▸ Passage to read
.....

Contact Graph Events and LTP Interaction
Overview
This document describes how ION's contact graph system manages communication opportunities and how these events interact with the Licklider Transmission Protocol (LTP) layer. Understanding this interaction is critical for implementing advanced features like adjacent contacts and dynamic rate management.
Fundamental Assumptions
The ION contact graph operates under two fundamental assumptions:
1. Synchronized Clocks with Bounded Error
All nodes in the network are assumed to have synchronized clocks with only small errors. The maxClockError parameter (default 1 second) represents the maximum expected clock synchronization error between any two nodes. This assumption allows:
- Predictable event timing across distributed nodes
- Coordinated transmission and reception windows
- Deterministic contact plan execution
Without reasonable clock synchronization, contact events may not align properly, leading to missed transmissions or rejected segments.
2. Transmitter Time Reference Frame
Contact start and end times are defined in the transmitter's time reference frame, not the receiver's.
For a contact from Node 1 to Node 2 with: - Start time: t1 - End time: t2 - One-Way Light Time (OWLT): owlt
The actual signal arrival times at the receiver are: - First signal arrives at receiver: t1 + owlt - Last signal arrives at receiver: t2 + owlt
Example:
Contact: Node 1 -> Node 2
fromTime = 100 seconds
toTime = 200 seconds
OWLT = 5 seconds
Transmitter (Node 1):
Begins transmission at t=100
Ends transmission at t=200
Receiver (Node 2):
First signal arrives at t=105 (100 + 5)
Last signal arrives at t=205 (200 + 5)

.....

▸ Extracted data

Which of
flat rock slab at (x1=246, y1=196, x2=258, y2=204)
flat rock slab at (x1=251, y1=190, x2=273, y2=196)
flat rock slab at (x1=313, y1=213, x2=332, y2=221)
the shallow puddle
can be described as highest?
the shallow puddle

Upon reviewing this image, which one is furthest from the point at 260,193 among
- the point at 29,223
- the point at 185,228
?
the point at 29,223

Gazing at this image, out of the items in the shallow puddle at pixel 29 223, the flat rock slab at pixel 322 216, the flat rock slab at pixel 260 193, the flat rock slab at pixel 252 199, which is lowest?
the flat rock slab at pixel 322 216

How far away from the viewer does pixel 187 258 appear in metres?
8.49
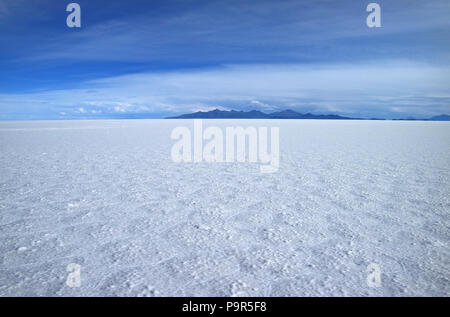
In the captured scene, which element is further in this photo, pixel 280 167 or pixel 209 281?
pixel 280 167

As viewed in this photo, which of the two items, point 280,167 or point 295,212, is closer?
point 295,212

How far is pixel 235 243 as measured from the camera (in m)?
2.72

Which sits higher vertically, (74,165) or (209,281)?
(74,165)

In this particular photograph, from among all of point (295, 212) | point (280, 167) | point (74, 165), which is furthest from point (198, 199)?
point (74, 165)

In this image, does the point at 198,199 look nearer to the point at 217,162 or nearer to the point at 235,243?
the point at 235,243

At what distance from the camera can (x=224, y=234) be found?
9.63ft

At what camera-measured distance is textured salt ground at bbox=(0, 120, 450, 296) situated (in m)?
2.09

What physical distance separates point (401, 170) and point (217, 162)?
4346 millimetres

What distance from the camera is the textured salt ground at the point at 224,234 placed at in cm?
209

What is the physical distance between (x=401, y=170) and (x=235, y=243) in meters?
5.28
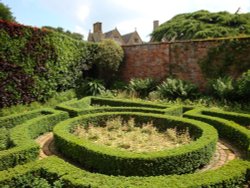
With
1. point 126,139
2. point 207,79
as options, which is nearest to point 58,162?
point 126,139

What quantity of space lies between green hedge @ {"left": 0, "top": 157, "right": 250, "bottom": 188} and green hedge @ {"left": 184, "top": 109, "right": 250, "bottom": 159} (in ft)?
4.16

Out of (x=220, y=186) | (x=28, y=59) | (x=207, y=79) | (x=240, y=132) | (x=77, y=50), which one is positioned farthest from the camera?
(x=77, y=50)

.....

▸ Task to complete
In the contact graph document above, please state the default value of the maxClockError parameter.

▸ Answer in full
1 second